Give again, word for word, every line in the entries below from the line with "While vapes do" up to and including the line with "Genetics - ANS-The", and no other line.

==== Material for this exercise

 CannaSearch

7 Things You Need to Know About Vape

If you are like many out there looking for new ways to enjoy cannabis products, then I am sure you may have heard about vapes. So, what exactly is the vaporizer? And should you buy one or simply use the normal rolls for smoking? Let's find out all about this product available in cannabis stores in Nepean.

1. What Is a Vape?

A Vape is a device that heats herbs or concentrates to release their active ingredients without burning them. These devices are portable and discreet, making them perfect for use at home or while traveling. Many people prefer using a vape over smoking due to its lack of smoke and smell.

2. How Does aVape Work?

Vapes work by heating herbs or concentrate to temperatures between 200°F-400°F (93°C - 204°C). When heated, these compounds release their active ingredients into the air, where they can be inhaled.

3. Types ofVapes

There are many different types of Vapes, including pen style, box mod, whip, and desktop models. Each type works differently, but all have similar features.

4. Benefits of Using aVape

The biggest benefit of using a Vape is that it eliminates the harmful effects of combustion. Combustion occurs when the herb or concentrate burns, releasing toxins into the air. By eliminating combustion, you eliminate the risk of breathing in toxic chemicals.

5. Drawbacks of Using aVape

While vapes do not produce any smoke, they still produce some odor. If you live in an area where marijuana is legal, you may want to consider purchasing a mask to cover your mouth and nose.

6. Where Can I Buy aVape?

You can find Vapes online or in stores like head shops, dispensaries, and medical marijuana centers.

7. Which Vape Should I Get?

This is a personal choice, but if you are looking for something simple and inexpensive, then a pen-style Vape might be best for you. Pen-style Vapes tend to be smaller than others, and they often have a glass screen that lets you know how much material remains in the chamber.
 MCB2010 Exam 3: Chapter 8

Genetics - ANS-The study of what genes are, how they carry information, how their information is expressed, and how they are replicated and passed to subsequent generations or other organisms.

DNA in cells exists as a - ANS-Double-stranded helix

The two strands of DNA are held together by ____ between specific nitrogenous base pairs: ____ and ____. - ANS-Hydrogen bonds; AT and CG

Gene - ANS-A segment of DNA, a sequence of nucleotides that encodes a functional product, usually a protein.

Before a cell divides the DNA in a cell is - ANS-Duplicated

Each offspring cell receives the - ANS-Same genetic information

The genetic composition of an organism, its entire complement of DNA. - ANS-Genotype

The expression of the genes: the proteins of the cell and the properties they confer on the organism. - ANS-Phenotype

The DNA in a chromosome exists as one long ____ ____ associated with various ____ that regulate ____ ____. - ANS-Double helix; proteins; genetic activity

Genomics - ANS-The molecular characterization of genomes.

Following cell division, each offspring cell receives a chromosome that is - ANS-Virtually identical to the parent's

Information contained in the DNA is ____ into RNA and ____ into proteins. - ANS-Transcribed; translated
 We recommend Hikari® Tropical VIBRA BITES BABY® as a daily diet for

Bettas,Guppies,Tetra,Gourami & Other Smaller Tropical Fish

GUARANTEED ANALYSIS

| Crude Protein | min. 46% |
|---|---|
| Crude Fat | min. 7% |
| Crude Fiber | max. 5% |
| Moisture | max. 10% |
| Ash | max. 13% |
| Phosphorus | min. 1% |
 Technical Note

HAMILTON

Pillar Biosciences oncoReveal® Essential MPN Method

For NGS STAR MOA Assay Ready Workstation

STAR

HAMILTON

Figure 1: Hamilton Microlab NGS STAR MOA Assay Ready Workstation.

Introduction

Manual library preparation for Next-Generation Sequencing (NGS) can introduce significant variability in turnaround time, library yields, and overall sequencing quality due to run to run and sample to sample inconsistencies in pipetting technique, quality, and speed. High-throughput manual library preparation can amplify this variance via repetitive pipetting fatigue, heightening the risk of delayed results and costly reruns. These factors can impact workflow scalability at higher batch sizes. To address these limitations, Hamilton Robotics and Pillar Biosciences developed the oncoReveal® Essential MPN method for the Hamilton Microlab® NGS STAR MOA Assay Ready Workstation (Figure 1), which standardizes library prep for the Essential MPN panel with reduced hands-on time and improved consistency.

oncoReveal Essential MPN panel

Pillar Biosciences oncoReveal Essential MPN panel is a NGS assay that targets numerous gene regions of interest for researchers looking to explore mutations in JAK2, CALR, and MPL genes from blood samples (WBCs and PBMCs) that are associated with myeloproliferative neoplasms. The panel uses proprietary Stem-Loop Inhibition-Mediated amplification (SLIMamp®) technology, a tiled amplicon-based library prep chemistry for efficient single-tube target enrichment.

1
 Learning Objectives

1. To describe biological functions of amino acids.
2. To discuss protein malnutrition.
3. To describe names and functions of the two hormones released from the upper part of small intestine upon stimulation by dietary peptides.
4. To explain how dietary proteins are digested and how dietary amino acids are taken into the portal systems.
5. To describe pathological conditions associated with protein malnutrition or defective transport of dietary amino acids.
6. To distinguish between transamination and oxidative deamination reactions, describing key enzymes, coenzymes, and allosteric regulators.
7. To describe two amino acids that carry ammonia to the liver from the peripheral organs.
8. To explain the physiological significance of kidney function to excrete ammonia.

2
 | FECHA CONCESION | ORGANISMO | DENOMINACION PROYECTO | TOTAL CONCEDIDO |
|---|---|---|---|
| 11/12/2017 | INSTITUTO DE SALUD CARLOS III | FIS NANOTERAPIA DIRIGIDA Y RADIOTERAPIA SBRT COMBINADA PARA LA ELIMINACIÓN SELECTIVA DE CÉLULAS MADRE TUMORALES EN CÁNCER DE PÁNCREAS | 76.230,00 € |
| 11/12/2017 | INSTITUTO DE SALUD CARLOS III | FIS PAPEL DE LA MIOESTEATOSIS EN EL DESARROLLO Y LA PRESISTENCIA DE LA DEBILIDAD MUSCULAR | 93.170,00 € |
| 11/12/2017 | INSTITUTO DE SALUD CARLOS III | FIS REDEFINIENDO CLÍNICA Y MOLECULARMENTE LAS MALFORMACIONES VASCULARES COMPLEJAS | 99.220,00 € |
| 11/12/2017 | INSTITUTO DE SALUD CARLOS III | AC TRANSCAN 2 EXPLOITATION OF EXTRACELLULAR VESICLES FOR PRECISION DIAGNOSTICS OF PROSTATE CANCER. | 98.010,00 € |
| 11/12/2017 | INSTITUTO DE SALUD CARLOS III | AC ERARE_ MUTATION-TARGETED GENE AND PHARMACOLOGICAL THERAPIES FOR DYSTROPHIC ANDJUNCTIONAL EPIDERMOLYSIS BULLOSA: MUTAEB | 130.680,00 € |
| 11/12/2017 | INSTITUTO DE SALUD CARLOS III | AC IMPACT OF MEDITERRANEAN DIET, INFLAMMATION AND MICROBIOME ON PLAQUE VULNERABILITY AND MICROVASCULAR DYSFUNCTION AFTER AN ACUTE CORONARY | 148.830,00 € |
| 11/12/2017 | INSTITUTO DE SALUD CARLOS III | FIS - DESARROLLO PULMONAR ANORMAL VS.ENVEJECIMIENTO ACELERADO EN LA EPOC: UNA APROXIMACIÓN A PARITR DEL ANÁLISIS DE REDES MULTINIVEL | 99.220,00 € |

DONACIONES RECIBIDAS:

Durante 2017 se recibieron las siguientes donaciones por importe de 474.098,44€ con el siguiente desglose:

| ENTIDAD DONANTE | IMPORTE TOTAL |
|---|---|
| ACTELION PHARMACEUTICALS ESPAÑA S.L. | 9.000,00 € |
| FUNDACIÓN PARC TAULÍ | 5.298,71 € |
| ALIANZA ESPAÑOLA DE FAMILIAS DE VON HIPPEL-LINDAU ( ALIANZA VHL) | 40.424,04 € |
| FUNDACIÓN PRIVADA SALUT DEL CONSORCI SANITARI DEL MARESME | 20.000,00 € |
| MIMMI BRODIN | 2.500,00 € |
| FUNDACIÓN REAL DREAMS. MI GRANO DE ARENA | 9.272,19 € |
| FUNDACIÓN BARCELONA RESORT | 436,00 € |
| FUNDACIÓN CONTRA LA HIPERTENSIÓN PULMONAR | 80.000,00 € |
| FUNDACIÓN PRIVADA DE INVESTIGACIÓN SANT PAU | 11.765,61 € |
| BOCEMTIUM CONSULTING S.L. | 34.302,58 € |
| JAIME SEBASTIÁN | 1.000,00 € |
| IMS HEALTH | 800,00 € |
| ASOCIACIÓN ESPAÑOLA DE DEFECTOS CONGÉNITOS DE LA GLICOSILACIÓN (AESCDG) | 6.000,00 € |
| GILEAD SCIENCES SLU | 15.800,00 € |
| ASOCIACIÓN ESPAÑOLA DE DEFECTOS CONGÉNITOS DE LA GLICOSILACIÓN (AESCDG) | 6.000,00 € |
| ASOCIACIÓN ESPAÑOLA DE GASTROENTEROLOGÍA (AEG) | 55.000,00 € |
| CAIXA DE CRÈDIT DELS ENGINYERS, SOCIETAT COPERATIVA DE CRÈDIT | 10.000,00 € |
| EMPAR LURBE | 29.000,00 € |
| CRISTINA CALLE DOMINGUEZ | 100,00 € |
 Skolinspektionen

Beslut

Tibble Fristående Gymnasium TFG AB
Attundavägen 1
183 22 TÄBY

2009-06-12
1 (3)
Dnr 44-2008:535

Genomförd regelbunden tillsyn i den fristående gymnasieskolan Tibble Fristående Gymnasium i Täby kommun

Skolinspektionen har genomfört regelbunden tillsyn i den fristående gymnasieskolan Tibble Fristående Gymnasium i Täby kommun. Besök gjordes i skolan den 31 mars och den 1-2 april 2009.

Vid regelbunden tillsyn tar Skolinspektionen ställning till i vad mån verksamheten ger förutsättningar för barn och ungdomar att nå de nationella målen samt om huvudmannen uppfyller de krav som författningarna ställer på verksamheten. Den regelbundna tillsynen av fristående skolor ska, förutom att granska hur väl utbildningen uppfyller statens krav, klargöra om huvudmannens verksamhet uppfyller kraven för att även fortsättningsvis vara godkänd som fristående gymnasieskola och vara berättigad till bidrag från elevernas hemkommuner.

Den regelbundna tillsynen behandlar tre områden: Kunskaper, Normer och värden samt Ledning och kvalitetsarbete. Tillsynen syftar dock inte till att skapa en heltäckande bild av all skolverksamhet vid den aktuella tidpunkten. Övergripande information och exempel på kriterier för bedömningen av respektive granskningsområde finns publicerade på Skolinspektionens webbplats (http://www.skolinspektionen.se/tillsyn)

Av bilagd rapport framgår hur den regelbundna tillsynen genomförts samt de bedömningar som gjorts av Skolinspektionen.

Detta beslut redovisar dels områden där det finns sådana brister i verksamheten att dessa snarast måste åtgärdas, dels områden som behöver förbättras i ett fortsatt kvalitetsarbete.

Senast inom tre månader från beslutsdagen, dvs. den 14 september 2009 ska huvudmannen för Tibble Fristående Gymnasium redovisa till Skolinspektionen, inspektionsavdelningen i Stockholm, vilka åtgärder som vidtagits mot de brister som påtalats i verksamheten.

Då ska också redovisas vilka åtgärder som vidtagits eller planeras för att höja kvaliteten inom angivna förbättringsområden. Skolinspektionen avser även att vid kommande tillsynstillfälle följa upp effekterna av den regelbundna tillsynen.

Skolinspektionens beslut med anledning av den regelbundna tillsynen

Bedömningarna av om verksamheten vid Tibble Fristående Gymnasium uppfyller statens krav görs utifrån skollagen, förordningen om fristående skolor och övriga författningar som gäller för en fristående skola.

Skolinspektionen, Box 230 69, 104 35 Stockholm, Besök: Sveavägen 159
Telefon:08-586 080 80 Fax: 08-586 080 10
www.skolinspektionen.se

========

*Your response:*
While vapes do not produce any smoke, they still produce some odor. If you live in an area where marijuana is legal, you may want to consider purchasing a mask to cover your mouth and nose.

6. Where Can I Buy aVape?

You can find Vapes online or in stores like head shops, dispensaries, and medical marijuana centers.

7. Which Vape Should I Get?

This is a personal choice, but if you are looking for something simple and inexpensive, then a pen-style Vape might be best for you. Pen-style Vapes tend to be smaller than others, and they often have a glass screen that lets you know how much material remains in the chamber.
 MCB2010 Exam 3: Chapter 8

Genetics - ANS-The study of what genes are, how they carry information, how their information is expressed, and how they are replicated and passed to subsequent generations or other organisms.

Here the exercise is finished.